* What is needed:
Scan the material for the word "gazella", then return every line where it appears.

* Exercise data:
+++++
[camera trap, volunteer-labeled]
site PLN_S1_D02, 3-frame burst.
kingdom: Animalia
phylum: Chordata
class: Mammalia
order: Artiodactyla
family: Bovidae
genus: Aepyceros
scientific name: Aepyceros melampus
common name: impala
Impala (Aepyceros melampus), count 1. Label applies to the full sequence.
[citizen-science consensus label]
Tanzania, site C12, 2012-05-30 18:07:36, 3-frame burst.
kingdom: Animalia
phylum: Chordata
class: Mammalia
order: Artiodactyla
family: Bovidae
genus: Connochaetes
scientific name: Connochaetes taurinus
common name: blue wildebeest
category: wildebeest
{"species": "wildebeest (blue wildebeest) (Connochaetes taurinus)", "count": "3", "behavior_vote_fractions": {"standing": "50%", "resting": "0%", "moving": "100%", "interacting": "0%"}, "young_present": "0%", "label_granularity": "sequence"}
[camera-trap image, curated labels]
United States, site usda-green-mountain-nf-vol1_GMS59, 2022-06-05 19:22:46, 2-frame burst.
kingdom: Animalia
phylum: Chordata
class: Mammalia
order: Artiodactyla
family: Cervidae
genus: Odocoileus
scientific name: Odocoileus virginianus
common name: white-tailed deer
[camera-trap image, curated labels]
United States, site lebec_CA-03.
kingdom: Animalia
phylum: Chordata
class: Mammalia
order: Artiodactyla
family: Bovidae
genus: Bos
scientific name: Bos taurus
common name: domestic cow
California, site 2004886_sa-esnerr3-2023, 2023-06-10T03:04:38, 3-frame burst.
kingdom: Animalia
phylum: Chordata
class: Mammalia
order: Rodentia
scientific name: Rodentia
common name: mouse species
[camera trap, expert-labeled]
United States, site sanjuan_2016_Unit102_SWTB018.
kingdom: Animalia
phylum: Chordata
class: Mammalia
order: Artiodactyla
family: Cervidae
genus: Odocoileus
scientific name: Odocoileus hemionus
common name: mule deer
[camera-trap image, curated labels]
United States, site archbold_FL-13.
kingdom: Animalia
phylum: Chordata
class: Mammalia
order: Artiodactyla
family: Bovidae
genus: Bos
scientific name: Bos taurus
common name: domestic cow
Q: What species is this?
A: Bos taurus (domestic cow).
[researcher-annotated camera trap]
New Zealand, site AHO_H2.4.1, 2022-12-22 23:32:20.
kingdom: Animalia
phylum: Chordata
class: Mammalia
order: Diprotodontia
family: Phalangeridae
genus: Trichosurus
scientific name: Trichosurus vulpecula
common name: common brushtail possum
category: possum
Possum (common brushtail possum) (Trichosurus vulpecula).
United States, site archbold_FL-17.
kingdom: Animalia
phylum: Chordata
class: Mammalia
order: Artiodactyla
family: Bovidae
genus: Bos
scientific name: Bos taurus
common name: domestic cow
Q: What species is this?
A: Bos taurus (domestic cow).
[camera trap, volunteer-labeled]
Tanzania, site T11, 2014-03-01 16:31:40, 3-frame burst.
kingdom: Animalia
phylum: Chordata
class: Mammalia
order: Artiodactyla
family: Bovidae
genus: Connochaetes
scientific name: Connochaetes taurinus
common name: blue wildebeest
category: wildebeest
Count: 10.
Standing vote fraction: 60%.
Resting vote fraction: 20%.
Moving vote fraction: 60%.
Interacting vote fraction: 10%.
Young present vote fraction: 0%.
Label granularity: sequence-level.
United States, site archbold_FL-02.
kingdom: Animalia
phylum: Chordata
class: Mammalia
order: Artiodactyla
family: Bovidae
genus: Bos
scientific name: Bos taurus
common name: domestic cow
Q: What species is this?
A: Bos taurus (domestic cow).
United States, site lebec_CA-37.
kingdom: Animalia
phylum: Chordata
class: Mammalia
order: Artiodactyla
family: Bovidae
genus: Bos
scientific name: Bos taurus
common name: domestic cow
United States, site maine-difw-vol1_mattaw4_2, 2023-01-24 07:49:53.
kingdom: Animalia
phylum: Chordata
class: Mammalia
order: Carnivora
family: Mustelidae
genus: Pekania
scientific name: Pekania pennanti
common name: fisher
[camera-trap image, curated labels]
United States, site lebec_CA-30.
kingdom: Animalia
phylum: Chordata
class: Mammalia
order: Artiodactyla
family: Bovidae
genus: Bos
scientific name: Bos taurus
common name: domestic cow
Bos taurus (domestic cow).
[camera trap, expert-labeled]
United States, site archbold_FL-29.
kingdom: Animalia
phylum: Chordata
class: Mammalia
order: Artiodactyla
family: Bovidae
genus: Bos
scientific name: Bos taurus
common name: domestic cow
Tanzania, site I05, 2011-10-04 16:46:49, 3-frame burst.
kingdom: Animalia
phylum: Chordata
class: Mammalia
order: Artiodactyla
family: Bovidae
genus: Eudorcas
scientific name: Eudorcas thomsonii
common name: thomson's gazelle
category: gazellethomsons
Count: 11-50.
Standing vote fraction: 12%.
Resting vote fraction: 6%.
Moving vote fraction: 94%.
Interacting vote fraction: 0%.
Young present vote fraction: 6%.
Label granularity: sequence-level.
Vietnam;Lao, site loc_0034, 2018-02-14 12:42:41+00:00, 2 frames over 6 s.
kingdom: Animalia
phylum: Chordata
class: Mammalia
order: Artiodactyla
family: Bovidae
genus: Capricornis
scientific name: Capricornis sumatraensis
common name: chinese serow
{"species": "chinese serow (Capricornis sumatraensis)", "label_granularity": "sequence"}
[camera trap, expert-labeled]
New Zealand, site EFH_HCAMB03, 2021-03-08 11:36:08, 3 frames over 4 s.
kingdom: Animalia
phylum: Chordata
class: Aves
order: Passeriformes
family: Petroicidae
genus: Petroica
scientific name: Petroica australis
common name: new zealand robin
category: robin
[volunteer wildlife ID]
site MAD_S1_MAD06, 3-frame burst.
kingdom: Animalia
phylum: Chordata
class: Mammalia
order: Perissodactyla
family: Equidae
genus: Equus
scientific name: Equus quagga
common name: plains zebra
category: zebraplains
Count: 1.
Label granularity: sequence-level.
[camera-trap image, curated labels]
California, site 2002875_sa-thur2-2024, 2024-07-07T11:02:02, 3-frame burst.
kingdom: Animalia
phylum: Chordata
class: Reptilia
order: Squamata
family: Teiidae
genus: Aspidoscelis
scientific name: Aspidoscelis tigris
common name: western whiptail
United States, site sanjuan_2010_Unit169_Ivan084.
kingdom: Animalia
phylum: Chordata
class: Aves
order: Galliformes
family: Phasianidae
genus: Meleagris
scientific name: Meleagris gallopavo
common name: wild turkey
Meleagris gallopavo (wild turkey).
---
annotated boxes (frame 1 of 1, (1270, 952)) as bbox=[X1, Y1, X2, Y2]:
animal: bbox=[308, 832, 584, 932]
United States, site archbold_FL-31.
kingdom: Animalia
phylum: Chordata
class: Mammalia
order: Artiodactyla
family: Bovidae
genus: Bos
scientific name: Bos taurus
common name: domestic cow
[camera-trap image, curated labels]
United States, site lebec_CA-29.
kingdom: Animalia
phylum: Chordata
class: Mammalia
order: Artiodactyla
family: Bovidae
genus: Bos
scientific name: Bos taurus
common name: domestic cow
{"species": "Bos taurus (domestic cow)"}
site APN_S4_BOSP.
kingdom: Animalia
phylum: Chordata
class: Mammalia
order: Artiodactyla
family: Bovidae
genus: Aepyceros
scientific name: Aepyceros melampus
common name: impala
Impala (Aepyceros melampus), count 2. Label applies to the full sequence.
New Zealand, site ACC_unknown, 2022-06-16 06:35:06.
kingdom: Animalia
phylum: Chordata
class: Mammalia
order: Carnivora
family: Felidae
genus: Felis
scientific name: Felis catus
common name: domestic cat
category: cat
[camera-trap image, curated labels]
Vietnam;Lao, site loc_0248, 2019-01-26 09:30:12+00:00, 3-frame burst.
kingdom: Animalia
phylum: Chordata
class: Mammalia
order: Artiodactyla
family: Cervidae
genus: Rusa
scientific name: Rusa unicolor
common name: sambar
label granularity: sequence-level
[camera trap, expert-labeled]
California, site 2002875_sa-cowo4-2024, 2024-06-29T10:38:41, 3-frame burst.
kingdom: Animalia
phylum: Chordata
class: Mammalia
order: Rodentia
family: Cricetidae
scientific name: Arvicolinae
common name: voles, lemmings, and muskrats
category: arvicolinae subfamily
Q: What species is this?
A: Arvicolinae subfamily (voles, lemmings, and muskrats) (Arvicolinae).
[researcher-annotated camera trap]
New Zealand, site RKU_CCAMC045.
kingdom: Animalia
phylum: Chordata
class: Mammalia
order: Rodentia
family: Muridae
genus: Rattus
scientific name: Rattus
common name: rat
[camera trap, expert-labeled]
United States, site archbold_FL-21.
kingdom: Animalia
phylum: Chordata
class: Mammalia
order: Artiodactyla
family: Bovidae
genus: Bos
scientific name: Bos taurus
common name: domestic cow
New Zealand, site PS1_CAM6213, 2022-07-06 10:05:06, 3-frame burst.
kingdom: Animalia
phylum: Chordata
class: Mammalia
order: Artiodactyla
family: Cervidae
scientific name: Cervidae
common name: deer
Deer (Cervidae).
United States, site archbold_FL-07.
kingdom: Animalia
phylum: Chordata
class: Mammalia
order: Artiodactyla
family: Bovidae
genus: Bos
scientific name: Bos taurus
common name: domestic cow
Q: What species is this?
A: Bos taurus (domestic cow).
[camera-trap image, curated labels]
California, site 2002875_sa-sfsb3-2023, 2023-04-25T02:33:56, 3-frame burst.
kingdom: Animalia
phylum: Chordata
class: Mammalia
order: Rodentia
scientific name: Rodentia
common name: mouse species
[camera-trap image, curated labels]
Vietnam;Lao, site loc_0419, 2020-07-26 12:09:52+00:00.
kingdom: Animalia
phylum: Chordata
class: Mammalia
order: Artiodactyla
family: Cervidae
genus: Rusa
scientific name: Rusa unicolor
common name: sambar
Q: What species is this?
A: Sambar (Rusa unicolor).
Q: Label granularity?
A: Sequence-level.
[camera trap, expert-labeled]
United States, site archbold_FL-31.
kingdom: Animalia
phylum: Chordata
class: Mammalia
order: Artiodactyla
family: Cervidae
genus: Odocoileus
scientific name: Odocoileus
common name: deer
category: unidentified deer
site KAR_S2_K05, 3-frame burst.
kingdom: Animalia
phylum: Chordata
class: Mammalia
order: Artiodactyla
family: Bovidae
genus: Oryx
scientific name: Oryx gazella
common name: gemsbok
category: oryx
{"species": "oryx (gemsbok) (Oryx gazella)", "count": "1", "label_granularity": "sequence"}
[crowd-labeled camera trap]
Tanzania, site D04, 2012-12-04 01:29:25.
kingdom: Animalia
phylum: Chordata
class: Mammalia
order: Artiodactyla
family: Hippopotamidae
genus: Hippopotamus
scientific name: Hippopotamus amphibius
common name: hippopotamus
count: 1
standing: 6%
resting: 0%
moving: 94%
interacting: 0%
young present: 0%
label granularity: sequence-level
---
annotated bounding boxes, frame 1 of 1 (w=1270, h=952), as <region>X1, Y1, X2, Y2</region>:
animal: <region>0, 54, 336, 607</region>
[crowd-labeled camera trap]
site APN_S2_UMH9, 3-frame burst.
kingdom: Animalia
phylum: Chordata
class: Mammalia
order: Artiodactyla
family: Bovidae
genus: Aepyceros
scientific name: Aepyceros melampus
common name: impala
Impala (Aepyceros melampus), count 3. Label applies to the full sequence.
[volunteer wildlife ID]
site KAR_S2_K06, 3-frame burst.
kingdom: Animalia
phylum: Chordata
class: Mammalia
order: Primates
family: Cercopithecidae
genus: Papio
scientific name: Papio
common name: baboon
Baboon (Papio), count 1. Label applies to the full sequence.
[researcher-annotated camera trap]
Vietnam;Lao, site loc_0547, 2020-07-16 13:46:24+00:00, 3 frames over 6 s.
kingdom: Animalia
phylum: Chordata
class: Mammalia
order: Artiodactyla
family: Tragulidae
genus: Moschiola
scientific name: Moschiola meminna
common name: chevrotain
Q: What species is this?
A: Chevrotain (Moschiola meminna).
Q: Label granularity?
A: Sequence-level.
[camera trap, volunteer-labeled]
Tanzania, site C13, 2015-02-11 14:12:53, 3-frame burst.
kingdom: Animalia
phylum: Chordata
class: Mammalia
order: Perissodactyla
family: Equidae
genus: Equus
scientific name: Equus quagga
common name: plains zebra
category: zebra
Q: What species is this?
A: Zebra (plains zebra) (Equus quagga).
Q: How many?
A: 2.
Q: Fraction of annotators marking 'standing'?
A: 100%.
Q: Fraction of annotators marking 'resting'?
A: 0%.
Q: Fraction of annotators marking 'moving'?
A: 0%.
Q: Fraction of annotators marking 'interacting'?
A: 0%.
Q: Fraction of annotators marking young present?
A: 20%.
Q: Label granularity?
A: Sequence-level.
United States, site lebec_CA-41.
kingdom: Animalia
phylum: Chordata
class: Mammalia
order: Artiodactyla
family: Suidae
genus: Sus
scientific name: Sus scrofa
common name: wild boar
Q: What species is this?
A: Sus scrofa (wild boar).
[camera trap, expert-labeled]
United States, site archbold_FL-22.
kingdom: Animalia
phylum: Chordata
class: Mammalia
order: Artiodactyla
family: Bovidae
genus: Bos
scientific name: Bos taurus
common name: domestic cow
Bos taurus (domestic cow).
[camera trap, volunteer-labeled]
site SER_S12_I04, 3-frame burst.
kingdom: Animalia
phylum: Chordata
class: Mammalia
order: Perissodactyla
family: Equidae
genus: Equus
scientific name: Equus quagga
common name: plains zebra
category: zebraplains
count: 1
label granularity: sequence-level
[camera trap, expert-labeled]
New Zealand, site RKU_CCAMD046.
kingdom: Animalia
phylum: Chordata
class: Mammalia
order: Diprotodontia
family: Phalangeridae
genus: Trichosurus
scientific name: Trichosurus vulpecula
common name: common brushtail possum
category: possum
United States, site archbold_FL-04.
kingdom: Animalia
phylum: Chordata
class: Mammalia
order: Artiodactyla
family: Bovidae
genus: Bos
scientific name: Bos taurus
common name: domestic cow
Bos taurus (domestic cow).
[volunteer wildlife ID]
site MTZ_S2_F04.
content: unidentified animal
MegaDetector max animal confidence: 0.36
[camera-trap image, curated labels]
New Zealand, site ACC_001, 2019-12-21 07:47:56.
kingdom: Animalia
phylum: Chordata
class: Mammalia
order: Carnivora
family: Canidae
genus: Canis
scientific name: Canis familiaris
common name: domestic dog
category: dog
+++++
* Solution for this problem:
scientific name: Oryx gazella
{"species": "oryx (gemsbok) (Oryx gazella)", "count": "1", "label_granularity": "sequence"}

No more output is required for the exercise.